*Exercise instructions:*
Exactly the lines from the one containing "common name: eland" through the end of the data below are to be reproduced, and nothing besides them.

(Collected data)
= = = =

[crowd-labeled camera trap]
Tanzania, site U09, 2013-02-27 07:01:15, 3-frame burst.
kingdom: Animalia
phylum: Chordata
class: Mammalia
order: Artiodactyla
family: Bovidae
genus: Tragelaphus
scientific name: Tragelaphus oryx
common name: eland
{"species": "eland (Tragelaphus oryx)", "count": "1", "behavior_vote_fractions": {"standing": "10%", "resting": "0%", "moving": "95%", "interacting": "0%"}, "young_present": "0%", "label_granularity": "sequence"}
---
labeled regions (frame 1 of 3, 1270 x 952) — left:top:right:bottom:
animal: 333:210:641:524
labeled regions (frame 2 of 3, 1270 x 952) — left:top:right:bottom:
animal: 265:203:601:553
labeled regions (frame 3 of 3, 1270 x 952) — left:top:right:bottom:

= = = =

*Solution:*
common name: eland
{"species": "eland (Tragelaphus oryx)", "count": "1", "behavior_vote_fractions": {"standing": "10%", "resting": "0%", "moving": "95%", "interacting": "0%"}, "young_present": "0%", "label_granularity": "sequence"}
---
labeled regions (frame 1 of 3, 1270 x 952) — left:top:right:bottom:
animal: 333:210:641:524
labeled regions (frame 2 of 3, 1270 x 952) — left:top:right:bottom:
animal: 265:203:601:553
labeled regions (frame 3 of 3, 1270 x 952) — left:top:right:bottom:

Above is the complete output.